Jimmy Akin is skeptical…

Jimmy Akin is skeptical… 2014-12-31T13:29:36-07:00

…that Michael Voris is right about kneeling for communion. Here is what the bishops of the United States, who are, you know, the people God entrusts with legislating such matters, say:

160. The Priest then takes the paten or ciborium and approaches the communicants, who usually come up in procession.

It is not permitted for the faithful to take the consecrated Bread or the sacred chalice by themselves and, still less, to hand them on from one to another among themselves. The norm established for the Dioceses of the United States of America is that Holy Communion is to be received standing, unless an individual member of the faithful wishes to receive Communion while kneeling (Congregation for Divine Worship and the Discipline of the Sacraments, Instruction Redemptionis Sacramentum, 25 March 2004, no. 91).

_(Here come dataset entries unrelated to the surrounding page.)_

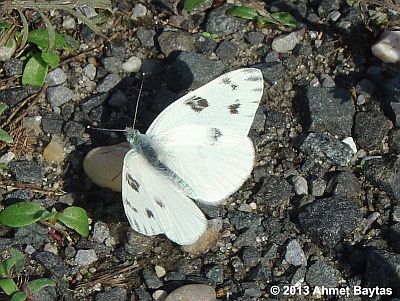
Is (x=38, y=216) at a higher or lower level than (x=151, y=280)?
higher

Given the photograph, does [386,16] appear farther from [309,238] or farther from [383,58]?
[309,238]

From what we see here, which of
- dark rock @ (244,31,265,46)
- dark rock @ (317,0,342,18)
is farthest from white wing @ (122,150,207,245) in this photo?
dark rock @ (317,0,342,18)

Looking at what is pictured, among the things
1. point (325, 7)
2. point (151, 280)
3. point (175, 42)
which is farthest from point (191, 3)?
point (151, 280)

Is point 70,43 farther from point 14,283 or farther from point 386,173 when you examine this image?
point 386,173

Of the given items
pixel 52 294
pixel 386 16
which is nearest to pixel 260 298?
pixel 52 294

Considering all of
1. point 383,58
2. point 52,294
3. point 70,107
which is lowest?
point 52,294

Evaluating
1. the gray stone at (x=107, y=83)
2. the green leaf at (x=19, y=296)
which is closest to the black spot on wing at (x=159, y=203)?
the green leaf at (x=19, y=296)
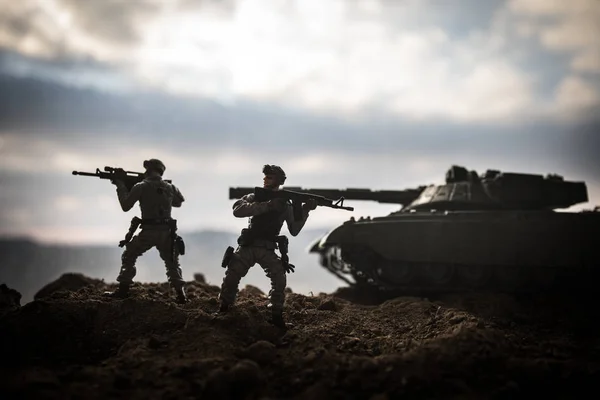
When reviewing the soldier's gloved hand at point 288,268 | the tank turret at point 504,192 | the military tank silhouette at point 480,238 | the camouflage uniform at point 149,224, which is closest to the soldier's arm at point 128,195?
the camouflage uniform at point 149,224

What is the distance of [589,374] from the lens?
413 cm

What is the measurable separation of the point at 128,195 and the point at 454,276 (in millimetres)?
6684

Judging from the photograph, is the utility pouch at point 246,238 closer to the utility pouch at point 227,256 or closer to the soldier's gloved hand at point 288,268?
the utility pouch at point 227,256

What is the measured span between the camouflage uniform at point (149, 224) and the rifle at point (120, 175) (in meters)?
0.20

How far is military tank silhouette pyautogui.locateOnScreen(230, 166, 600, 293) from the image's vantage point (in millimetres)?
9102

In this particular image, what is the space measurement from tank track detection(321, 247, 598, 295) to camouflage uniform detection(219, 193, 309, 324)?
434 centimetres

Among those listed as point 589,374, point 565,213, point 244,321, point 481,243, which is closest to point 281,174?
point 244,321

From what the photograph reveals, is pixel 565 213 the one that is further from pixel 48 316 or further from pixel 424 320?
pixel 48 316

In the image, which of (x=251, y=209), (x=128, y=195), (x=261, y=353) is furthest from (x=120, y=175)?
(x=261, y=353)

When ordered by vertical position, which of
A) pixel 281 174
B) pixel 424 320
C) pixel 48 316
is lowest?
pixel 424 320

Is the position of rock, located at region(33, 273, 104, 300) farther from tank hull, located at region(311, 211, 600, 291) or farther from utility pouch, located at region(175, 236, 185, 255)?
tank hull, located at region(311, 211, 600, 291)

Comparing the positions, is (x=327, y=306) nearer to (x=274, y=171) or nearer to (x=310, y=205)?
(x=310, y=205)

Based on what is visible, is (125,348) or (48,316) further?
(48,316)

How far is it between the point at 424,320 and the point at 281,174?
10.4 feet
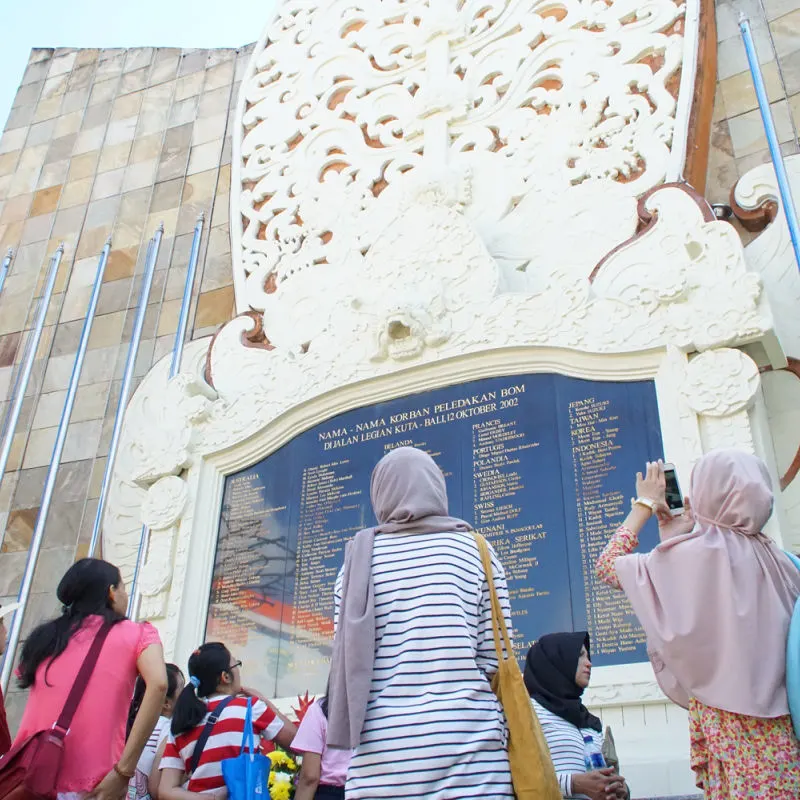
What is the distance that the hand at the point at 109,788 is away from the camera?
8.56 feet

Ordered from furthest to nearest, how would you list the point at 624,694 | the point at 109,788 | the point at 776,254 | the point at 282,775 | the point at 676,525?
1. the point at 776,254
2. the point at 624,694
3. the point at 282,775
4. the point at 676,525
5. the point at 109,788

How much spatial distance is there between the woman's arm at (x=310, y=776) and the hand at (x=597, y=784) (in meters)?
0.76

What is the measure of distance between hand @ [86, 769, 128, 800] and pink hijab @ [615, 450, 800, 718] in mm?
1510

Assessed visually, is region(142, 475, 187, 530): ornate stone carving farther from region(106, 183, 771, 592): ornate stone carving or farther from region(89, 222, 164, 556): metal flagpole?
region(89, 222, 164, 556): metal flagpole

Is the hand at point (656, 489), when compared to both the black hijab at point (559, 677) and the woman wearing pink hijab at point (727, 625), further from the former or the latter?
the black hijab at point (559, 677)

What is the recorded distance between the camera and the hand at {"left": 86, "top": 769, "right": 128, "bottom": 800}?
2609mm

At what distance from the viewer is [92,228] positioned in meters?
8.69

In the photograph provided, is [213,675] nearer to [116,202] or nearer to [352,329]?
[352,329]

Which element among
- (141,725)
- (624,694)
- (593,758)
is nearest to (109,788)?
(141,725)

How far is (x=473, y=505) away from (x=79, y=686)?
2.63m

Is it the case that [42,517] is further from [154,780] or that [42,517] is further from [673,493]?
[673,493]

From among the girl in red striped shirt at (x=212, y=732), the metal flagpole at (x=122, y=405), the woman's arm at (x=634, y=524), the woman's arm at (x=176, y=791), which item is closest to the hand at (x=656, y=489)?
the woman's arm at (x=634, y=524)

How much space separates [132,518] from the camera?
6.25 metres

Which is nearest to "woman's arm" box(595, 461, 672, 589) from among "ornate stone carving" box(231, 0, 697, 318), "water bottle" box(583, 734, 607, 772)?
"water bottle" box(583, 734, 607, 772)
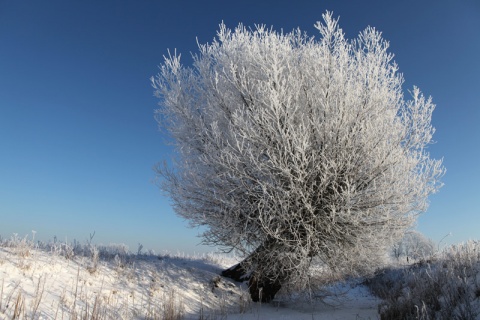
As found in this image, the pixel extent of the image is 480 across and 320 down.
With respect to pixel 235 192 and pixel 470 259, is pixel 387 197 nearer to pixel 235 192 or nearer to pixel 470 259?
pixel 470 259

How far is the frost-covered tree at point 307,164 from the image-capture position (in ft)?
20.1

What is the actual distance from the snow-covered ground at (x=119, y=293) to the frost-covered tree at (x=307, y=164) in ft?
3.07

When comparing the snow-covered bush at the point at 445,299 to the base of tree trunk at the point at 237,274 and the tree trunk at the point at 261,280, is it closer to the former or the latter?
the tree trunk at the point at 261,280

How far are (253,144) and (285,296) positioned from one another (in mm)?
4746

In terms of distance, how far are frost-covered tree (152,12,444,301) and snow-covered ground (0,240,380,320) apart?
94 cm

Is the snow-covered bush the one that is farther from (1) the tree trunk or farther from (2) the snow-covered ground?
(1) the tree trunk

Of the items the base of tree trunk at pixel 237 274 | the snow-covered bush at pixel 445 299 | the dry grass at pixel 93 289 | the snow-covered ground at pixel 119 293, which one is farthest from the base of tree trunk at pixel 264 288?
the snow-covered bush at pixel 445 299

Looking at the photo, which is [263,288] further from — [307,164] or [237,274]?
[307,164]

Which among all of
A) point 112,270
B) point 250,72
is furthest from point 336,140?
point 112,270

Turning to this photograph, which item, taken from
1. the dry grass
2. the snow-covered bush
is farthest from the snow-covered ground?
the snow-covered bush

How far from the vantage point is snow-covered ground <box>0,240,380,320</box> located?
4612mm

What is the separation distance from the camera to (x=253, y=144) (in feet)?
21.0

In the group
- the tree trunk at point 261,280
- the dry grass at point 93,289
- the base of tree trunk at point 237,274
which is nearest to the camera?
the dry grass at point 93,289

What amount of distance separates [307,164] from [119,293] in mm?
4395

When receiving Holy Communion, the communicant bows his or her head before the Sacrament as a gesture of reverence and receives the Body of the Lord from the minister. The consecrated host may be received either on the tongue or in the hand, at the discretion of each communicant. When Holy Communion is received under both kinds, the sign of reverence is also made before receiving the Precious Blood.

Bottom line: do as you please, standing or kneeling, receiving in the hand or on the tongue, and have proper reverence. Internet popinjays with a web cam are not the Boss of you.

Nick Thomm summarizes my own view about matters like kneeling for communion.

A very wise man, Archbishop Robert Carlson, always said we should be “as generous as the Church is, not more, not less.” if the Church allows something to be done, even as an exception from the norm, then it is legit and we shouldn’t mock those who do what the Church allows. Personally I would like to see the Cardinal’s desires be implemented for the sake of making an outward sign of the sacred. But Benedict is the only Pope and until he removes the exception from the norm, one should not deride, mock and attribute the worst possible motives to the Church Militant, priests, or bishops for allowing what the Church allows.

Voris’ approach essentially constitutes a temptation and a suggestion that our task, at Mass, is not to be about the business of worshipping God, but to play pharisaic liturgical cop and sit in contemptuous judgment of fellow Catholics about matters which the Church herself says are matters of liberty. You can see the poison at work in comments like this (from FB):

For someone who was a largely nominal Catholic a couple of years back, receiving communion kneeling has done wonders for my faith particularly in transubstantiation.

It really irks me when I see people straddling up the aisle to pop the body of Christ in their mouth like it were a mere mint pastel.

Quite simply, a Catholic engaged in real Eucharistic devotion should not be making it any of his damn business to sit in judgment of his fellow parishioners for doing what Holy Church says it is perfectly legitimate to do. Egging parishioners on to do just that–and to sit in judgment of the bishops who legislate such matters with complete lawfulness–is not building up the body of Christ but tearing it down.

Abp Chaput nails this subtle poison well:

“The Church belongs to Jesus Christ, and the different roles within the Christian community – clergy, laity and religious life – have equal dignity but different purposes.”

In particular, the clergy’s leadership in the Church should always be marked with humility and service “and never by a sense of entitlement,” he said. “Bishops, priests and deacons are too often weak and sinful. They need to be held to high standards. Some deserve to be chastised.”
“But men and women didn’t found the Church, they don’t own her, and they have no license to reinvent her.”

Although sin and failure “need to be named,” he said, “when people deride their bishops and priests out of pride and resentment or some perverse desire for what they perceive as ‘power,’ they undermine the Church herself, and they set themselves against the God whose vessel she is.”

So feel free to kneel if you like. Feel free to wish it were the norm if you like. But don’t congratulate yourself on your superior holiness or look down on your neighbor (about whom you do not know one damn thing about their interior disposition or reverence) if he or she opts to obey the Church by bowing rather than kneeling. Nobody died and made you bishop.